▸ Material shown
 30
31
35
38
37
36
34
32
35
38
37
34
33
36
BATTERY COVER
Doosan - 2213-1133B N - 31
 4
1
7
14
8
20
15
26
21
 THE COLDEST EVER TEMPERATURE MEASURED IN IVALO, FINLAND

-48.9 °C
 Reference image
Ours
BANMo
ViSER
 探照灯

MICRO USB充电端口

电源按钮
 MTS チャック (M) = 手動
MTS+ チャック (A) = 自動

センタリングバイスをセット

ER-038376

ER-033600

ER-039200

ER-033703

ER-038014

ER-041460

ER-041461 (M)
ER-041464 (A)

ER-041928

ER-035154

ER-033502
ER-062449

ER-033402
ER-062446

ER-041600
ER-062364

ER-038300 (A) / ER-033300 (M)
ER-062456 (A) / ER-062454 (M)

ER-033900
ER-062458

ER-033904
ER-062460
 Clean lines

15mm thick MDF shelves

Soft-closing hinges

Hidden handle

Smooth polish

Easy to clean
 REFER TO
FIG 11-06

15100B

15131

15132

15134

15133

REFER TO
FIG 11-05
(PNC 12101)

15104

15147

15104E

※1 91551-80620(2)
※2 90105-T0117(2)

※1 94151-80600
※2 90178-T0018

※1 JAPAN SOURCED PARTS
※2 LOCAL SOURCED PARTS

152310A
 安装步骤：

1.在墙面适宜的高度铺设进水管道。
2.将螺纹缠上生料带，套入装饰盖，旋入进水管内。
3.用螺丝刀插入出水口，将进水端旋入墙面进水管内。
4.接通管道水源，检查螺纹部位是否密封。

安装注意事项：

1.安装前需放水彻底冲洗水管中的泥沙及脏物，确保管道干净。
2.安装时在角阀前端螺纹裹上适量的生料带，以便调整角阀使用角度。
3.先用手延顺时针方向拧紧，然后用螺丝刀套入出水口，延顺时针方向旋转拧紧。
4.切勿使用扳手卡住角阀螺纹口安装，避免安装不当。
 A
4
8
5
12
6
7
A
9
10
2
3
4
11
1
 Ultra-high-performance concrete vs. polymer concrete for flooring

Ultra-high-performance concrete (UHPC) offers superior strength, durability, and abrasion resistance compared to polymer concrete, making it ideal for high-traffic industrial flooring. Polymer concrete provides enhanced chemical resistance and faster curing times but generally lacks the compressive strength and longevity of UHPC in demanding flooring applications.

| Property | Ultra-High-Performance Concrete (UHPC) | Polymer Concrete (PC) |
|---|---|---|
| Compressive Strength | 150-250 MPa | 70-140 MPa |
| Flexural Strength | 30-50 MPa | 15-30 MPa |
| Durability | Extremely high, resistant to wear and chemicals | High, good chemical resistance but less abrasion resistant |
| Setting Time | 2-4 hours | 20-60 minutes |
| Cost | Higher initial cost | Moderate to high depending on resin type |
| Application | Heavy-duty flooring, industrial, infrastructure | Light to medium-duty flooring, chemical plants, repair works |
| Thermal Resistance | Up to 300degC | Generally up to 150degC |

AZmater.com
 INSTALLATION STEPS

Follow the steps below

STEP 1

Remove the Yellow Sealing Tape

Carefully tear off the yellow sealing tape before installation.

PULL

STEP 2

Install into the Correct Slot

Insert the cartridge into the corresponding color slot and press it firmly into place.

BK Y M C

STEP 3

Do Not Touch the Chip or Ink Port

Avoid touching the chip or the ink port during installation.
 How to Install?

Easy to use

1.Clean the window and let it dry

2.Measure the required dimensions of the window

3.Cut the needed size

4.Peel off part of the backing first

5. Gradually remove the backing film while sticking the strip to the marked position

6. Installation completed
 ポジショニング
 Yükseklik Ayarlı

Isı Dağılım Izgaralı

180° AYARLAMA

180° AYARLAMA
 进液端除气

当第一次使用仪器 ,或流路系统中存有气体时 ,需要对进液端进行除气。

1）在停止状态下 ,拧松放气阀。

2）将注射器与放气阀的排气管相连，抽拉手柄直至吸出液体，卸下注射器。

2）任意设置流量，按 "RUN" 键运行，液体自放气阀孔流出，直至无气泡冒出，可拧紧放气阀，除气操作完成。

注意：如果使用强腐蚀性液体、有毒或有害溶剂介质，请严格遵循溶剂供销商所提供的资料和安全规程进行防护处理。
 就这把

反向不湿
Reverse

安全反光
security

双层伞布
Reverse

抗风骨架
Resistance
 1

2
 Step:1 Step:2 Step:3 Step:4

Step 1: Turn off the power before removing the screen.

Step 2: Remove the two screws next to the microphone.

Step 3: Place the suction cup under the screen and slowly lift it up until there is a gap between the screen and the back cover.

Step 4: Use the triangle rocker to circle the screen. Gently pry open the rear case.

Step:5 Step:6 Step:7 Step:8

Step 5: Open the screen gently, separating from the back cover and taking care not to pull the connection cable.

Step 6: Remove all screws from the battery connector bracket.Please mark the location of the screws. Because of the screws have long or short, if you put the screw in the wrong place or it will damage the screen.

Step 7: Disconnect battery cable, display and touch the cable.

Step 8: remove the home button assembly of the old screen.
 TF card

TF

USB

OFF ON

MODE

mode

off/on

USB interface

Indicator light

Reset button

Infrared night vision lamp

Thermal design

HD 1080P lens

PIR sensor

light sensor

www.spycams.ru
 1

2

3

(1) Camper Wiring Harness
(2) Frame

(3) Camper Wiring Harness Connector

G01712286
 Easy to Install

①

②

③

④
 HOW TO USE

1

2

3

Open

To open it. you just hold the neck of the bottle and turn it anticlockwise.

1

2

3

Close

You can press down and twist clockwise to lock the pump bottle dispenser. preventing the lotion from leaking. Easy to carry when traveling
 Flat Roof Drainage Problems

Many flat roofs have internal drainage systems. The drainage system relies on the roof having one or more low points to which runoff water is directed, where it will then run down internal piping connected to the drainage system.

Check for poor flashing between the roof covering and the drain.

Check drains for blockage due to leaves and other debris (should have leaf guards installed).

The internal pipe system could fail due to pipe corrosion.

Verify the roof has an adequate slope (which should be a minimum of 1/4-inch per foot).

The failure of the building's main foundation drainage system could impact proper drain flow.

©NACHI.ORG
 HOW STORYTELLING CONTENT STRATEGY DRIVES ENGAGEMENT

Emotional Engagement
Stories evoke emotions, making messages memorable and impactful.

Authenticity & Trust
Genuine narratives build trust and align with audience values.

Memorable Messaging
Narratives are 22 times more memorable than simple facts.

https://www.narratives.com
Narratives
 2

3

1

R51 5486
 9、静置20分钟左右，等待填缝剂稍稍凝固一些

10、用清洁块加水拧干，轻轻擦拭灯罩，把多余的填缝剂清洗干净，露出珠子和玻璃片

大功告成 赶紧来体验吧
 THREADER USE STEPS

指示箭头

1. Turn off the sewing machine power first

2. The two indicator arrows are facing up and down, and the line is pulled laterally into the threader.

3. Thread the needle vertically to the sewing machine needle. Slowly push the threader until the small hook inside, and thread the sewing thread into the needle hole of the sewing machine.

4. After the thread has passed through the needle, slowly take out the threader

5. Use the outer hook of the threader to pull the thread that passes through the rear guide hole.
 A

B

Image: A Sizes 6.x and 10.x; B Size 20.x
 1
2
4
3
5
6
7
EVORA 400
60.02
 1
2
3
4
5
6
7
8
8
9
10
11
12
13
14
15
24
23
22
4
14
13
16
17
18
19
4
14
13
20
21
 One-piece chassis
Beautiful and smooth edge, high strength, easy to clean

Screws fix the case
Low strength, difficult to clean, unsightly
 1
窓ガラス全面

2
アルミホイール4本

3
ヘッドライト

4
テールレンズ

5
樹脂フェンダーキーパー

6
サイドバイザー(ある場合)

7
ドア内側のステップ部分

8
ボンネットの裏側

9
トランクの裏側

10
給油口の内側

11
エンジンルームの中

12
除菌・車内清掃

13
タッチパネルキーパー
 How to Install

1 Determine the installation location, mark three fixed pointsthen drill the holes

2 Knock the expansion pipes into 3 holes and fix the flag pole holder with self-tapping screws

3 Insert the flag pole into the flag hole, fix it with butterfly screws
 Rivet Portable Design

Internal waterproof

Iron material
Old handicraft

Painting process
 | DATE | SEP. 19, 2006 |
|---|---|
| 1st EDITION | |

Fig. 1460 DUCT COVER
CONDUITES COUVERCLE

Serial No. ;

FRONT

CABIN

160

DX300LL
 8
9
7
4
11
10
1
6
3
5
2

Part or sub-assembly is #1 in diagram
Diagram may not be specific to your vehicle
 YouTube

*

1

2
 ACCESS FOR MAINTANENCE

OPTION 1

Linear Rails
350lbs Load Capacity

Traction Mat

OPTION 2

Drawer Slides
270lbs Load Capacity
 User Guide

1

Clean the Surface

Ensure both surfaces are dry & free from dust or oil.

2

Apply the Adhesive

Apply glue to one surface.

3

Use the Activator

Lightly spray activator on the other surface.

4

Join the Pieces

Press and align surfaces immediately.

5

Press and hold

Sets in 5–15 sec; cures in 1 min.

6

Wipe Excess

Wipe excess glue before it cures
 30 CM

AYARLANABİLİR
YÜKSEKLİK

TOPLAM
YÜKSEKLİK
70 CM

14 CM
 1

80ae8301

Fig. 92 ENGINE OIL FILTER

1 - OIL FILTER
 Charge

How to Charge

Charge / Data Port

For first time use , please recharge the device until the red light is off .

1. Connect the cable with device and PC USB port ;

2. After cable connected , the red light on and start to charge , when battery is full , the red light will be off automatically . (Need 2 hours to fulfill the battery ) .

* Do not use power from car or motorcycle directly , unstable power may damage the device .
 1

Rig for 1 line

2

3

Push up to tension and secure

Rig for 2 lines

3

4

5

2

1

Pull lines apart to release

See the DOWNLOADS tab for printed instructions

▸ Aim of the exercise
Output exactly the lines of the material above from the one containing "Easy to Install" up to and including the one containing "Many flat roofs".

▸ Written response
 Easy to Install

①

②

③

④
 HOW TO USE

1

2

3

Open

To open it. you just hold the neck of the bottle and turn it anticlockwise.

1

2

3

Close

You can press down and twist clockwise to lock the pump bottle dispenser. preventing the lotion from leaking. Easy to carry when traveling
 Flat Roof Drainage Problems

Many flat roofs have internal drainage systems. The drainage system relies on the roof having one or more low points to which runoff water is directed, where it will then run down internal piping connected to the drainage system.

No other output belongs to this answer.